Excerpts from a detection dataset
▼▼▼
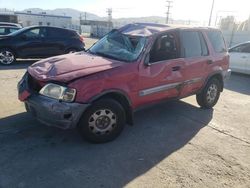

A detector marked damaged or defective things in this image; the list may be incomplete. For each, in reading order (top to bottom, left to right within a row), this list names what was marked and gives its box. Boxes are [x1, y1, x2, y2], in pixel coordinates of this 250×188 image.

front bumper damage [17, 72, 90, 129]
crumpled hood [27, 51, 124, 82]
damaged red suv [18, 23, 231, 142]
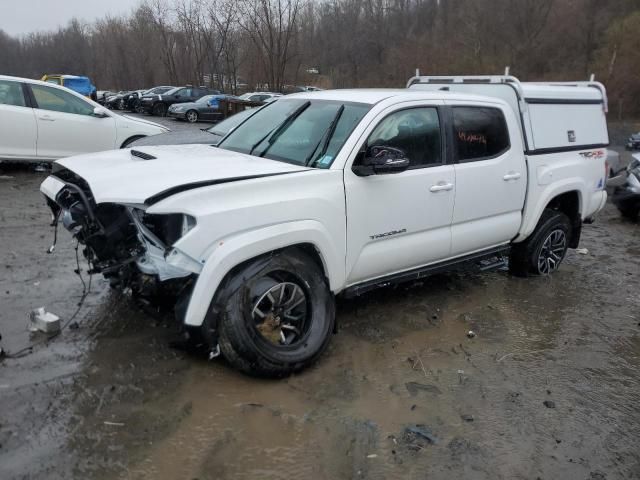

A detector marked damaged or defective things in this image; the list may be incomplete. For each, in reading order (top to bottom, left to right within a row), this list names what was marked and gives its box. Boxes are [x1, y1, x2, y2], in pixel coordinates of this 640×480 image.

damaged front end [40, 165, 198, 306]
front bumper damage [40, 169, 200, 310]
broken headlight [131, 210, 196, 248]
crumpled hood [53, 144, 308, 204]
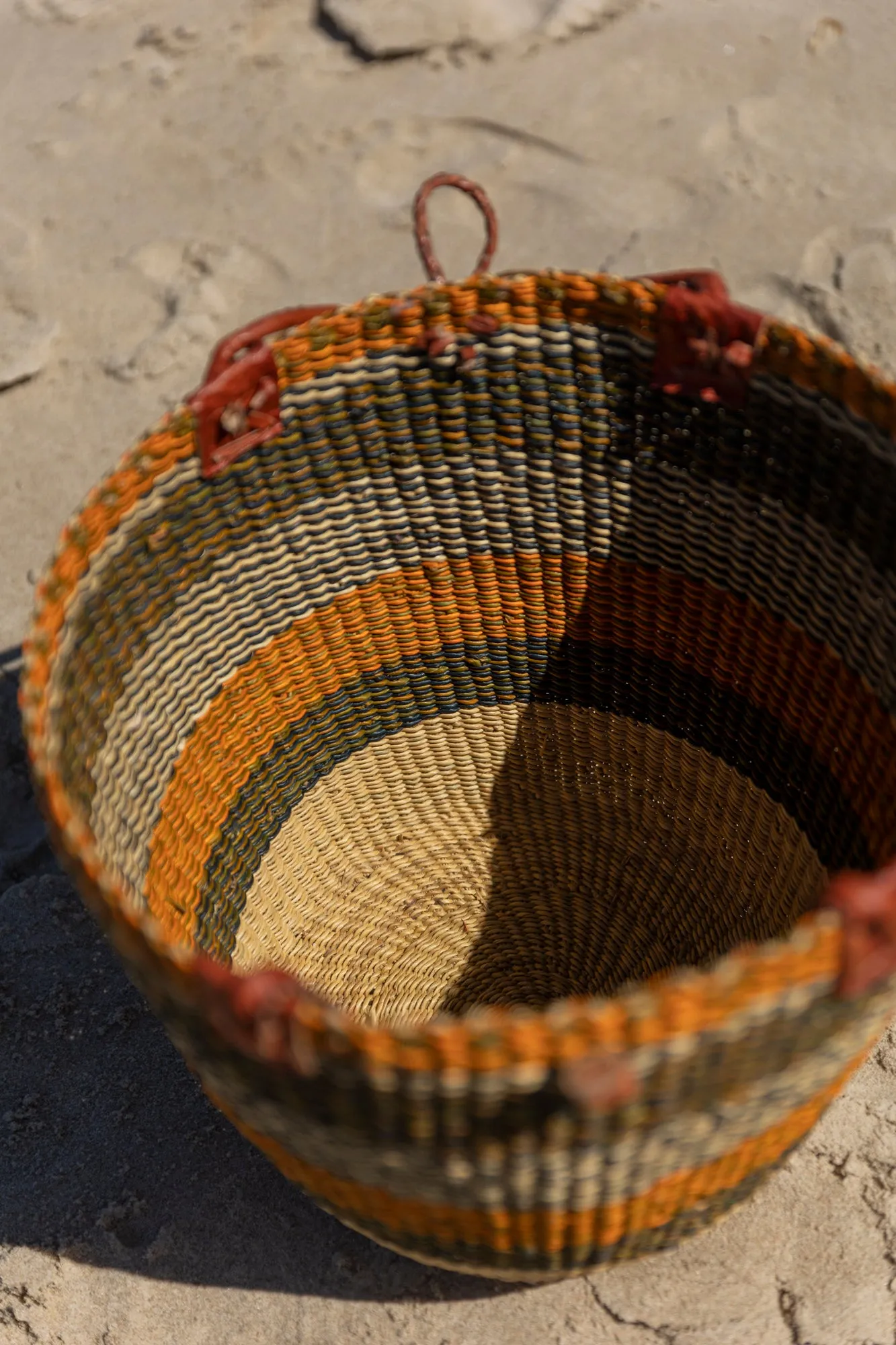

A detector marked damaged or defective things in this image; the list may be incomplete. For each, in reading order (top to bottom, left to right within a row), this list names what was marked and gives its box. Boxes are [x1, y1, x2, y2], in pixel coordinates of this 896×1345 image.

crack in concrete [583, 1275, 672, 1340]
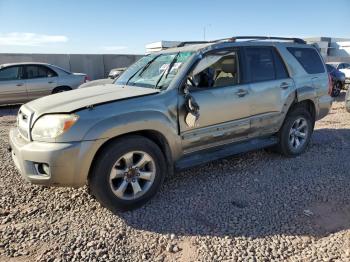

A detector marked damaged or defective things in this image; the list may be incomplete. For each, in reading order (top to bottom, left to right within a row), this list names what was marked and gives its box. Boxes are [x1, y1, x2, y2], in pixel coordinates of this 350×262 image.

crumpled hood [25, 84, 160, 116]
damaged headlight [31, 114, 79, 139]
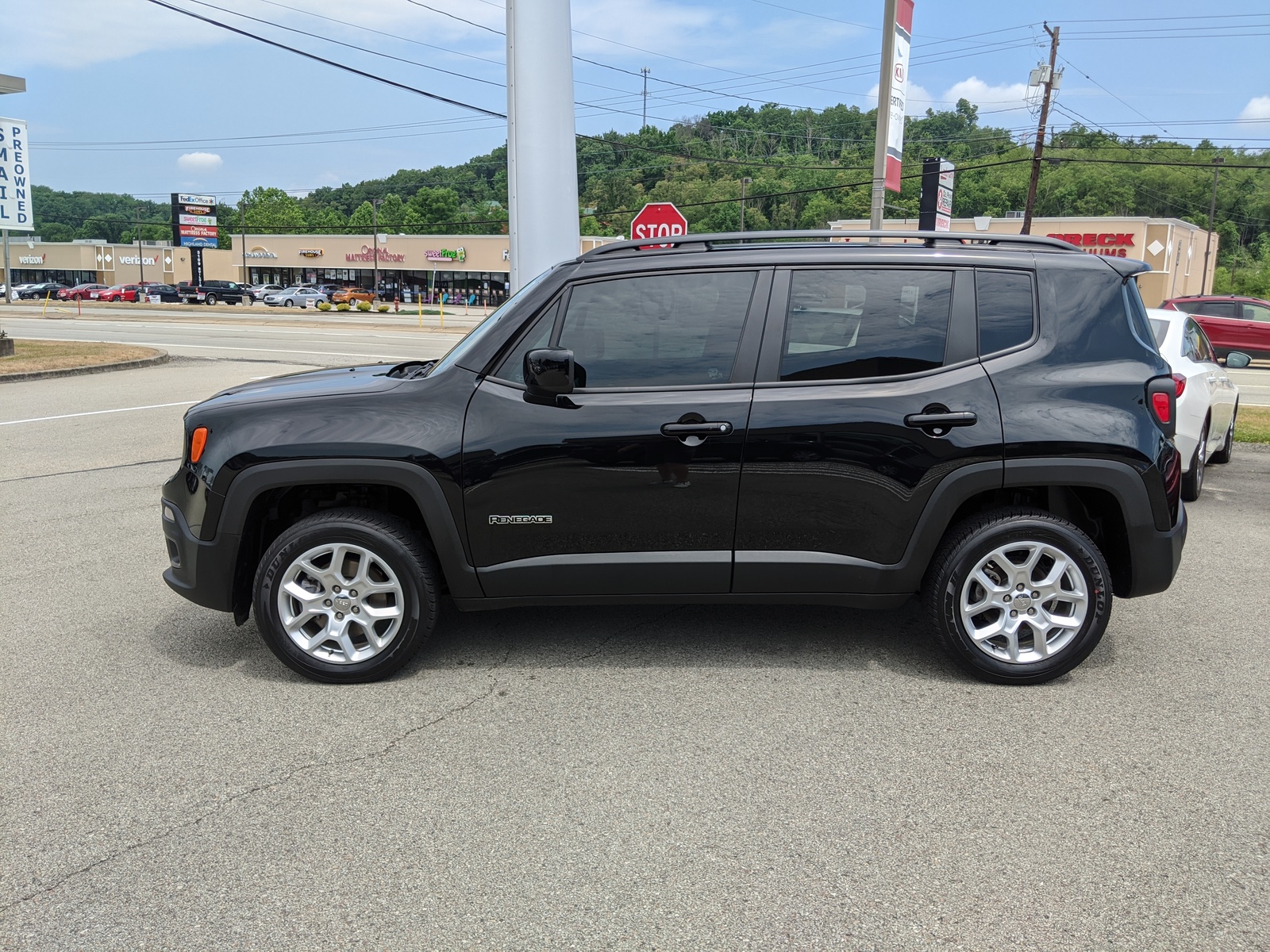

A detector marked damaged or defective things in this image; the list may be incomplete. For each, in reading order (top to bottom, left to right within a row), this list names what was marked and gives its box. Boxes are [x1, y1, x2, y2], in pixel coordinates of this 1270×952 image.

crack in pavement [5, 670, 508, 908]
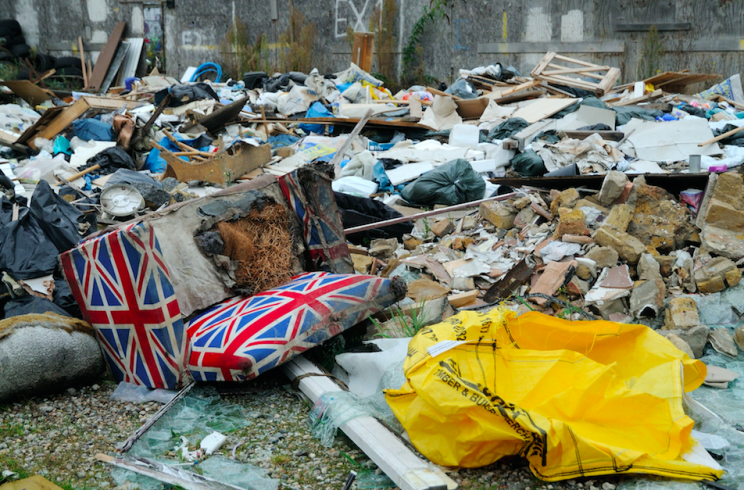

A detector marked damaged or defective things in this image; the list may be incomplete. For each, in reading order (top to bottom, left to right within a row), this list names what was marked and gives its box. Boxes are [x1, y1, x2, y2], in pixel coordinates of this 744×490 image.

splintered wood [528, 52, 620, 96]
broken timber [282, 356, 456, 490]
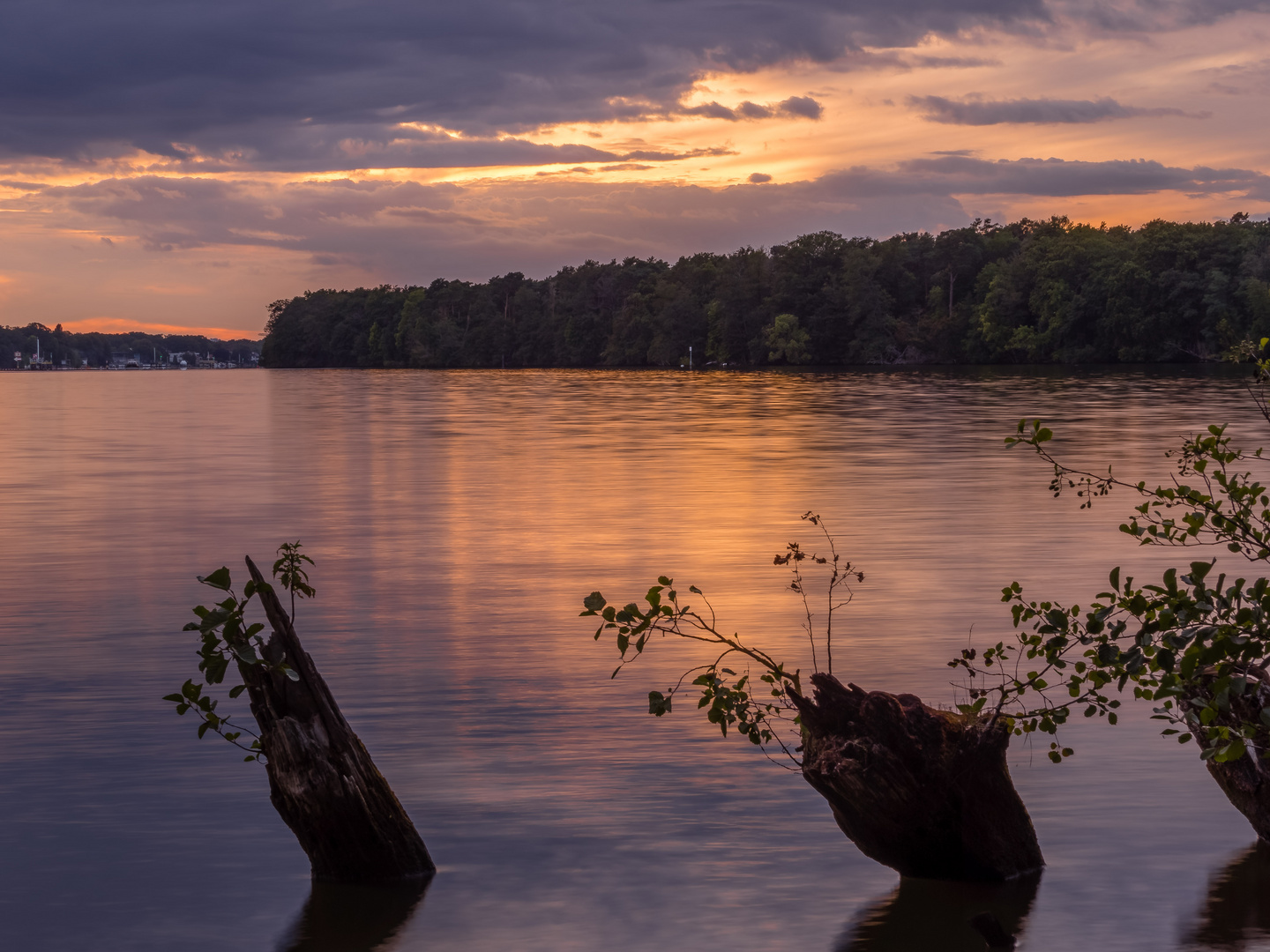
▲▲▲
Output these lines verbatim, omitting the pictures.

== SOLUTION TO THIS PROBLEM ==
A detector marked damaged or defective things in this image; the list may be incomplete. For each, in reading order (top to bottom, left to right within a row), this list names what was marked and gives its box. Boxes are [x1, y1, x2, y2], in pixel coordinates of this 250×188 image.

front bumper damage [17, 72, 90, 129]
crumpled hood [27, 51, 124, 82]
damaged red suv [18, 23, 231, 142]

A detector marked damaged or defective things in this image; the list may be incomplete. For each, in reading order (top to bottom, left to right within a row), this list names what was marked and gives its box. Boxes are [x1, y1, x2, y2], in pixel coordinates of this 640×480 image.

damaged front end [40, 165, 198, 306]
front bumper damage [40, 169, 200, 310]
broken headlight [131, 210, 196, 248]
crumpled hood [53, 144, 308, 204]

A detector marked damaged or defective things in this image; the list may be incomplete. For each, in reading order (top to bottom, left to right within a row), this list names what was marked and gives its box. Boxes are [x1, y1, x2, y2], in pixel coordinates of this 896×1345 image.

crack in concrete [583, 1275, 672, 1340]

A detector marked damaged or defective things in this image; the list may be incomplete. For each, in reading order (top to bottom, left to right within a row), this list names what was marked and gives its box. Boxes are [x1, y1, x2, y2], in pixel coordinates of this 350×262 image.

crumpled hood [25, 84, 160, 116]
damaged headlight [31, 114, 79, 139]

A detector marked damaged or defective things in this image; the list may be incomplete. For each, in reading order (top to bottom, left to right within a row), this list names what was marked and gives its box. Boxes are [x1, y1, x2, y2], in pixel coordinates of this 1270×952 image.

crack in pavement [5, 670, 508, 908]

A detector marked damaged or defective things in this image; the list may be incomplete. For each, in reading order (top to bottom, left to right within a row), this list names what was marked and gives its box. Boxes are [x1, y1, x2, y2], in pixel coordinates of this 744×490 image.

splintered wood [528, 52, 620, 96]
broken timber [282, 356, 456, 490]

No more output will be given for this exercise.